* [Directions] Spot each line in the data below containing "scientific" and copy it.
=== Section Start ===
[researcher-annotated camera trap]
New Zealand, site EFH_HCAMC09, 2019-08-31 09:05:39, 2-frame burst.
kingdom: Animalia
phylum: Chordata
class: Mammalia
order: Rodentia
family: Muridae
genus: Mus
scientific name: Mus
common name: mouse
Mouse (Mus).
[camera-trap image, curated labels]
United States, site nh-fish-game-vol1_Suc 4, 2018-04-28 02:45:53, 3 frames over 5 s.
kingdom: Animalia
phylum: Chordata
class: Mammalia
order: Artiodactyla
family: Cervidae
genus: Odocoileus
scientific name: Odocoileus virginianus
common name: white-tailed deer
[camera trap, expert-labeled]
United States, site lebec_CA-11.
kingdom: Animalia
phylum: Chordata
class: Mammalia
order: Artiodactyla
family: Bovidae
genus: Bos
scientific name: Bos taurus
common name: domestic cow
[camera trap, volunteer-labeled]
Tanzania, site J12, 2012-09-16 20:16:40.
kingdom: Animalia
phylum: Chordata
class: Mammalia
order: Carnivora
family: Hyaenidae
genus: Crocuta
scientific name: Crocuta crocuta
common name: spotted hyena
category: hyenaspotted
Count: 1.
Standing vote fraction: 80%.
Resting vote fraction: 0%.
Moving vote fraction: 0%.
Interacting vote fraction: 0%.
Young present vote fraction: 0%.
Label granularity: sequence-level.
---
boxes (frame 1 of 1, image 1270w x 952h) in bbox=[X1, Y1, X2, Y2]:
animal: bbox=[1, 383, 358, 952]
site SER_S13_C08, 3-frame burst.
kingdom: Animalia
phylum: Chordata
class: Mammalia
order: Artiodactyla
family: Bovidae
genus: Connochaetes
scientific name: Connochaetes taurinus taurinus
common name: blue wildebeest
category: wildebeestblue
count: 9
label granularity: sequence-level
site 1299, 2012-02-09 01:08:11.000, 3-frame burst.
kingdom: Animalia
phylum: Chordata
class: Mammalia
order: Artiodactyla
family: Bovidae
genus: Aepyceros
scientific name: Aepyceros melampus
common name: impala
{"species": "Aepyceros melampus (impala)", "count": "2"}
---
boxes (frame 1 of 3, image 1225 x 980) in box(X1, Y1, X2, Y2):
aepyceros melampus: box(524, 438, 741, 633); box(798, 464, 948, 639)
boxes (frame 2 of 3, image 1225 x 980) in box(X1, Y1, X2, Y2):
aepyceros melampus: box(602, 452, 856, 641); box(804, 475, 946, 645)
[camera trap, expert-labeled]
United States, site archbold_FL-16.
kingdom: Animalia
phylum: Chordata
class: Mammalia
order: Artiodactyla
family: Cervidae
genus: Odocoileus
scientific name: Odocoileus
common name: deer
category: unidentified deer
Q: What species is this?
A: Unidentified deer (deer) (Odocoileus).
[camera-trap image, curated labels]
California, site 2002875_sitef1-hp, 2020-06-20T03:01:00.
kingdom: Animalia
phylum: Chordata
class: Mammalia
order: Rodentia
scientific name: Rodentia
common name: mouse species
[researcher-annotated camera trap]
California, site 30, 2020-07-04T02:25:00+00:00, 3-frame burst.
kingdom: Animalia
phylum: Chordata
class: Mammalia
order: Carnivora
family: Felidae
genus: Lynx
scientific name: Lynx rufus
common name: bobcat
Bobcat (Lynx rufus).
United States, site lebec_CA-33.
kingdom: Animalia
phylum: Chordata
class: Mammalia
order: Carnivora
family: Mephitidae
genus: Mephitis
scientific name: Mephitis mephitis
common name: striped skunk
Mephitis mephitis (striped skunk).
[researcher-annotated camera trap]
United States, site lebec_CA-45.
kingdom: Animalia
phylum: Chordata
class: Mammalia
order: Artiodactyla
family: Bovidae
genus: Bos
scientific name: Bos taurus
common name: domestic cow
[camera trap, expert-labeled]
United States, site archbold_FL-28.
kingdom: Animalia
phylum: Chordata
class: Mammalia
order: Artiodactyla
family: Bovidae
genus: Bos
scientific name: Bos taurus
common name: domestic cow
=== Section End ===
* [Solved problem]
scientific name: Mus
scientific name: Odocoileus virginianus
scientific name: Bos taurus
scientific name: Crocuta crocuta
scientific name: Connochaetes taurinus taurinus
scientific name: Aepyceros melampus
scientific name: Odocoileus
scientific name: Rodentia
scientific name: Lynx rufus
scientific name: Mephitis mephitis
scientific name: Bos taurus
scientific name: Bos taurus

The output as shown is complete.